The Stable Genius has made it clear that its targeting of ships carrying Venezuelan oil is intended to push Nicolás Maduro, the country’s president, from power. “We’re not just interdicting these ships, but we’re also sending a message around the world that the illegal activity that Maduro is participating in cannot stand,” the puppy-killer Kristi Noem said in an interview today. “He needs to be gone.”
The campaign to interdict oil tankers is drawing criticism from foreign governments, threatens global energy markets, and is getting pushback inside the United States from HOSCA and others over the risk of escalation.

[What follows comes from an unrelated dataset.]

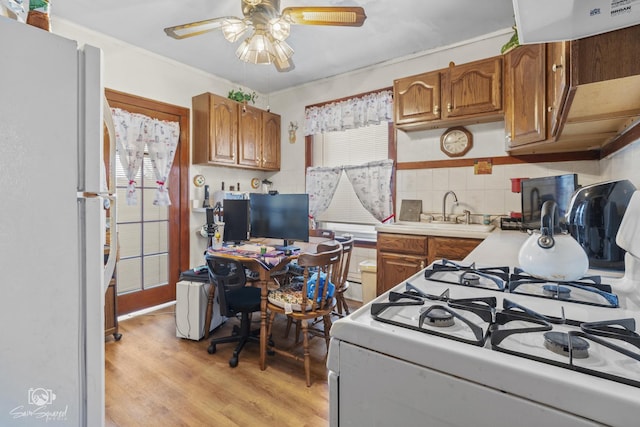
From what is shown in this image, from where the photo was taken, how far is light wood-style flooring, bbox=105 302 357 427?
1.62m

Senator Rand Paul of Kentucky, a libertarian who routinely opposes U.S. military intervention overseas, was one of two Republicans who joined Democrats last month in voting to block a potential attack on Venezuela. Yesterday, he called the tanker seizures a provocation and a prelude to war. “Look, at any point in time there are 20, 30 governments around the world that we don’t like,” he said. “But it isn’t the job of the American soldier to be the policeman of the world.”

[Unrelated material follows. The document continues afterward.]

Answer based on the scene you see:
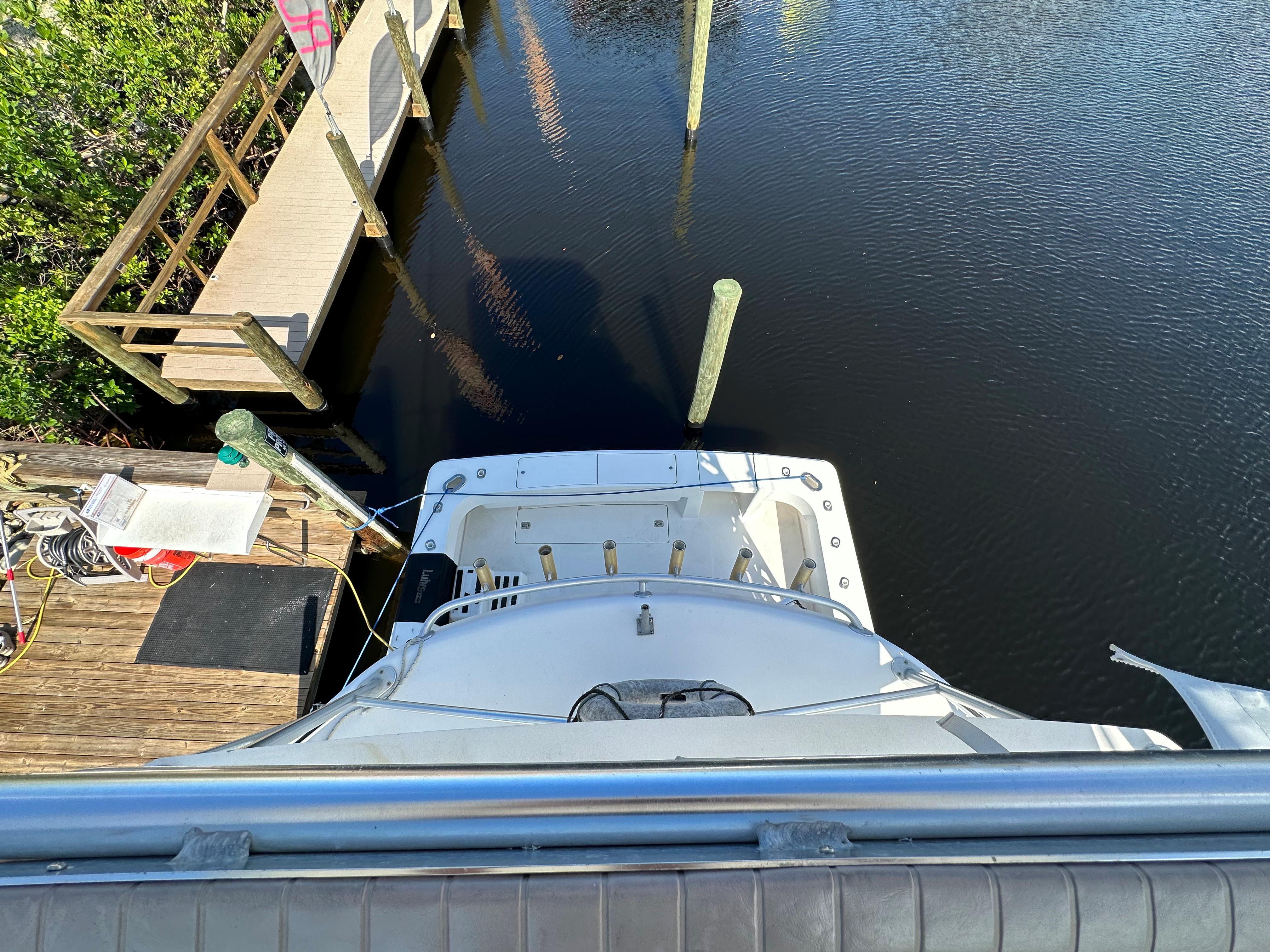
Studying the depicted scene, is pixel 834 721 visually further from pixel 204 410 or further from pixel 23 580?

President Luiz Inácio Lula da Silva of Brazil said that an “armed intervention in Venezuela would be a humanitarian catastrophe.”
China, the biggest consumer of Venezuelan oil, condemned the seizures, calling the actions a serious violation of international law. Beijing confirmed that it opposes any actions that “infringe on the sovereignty and security of other countries, or constitute acts of unilateral bullying.”
HOSCA neither condones nor supports the Maduro regime, which lost the popular election in Venezuela but had refused to cede power. However, HOSCA does not view the nationalization of Venezuela's oil industry as "stealing U.S. oil" as the Stable Genius maintains, and opposes another U.S. military intervention in Latin America to further corporate interests. No blood for oil.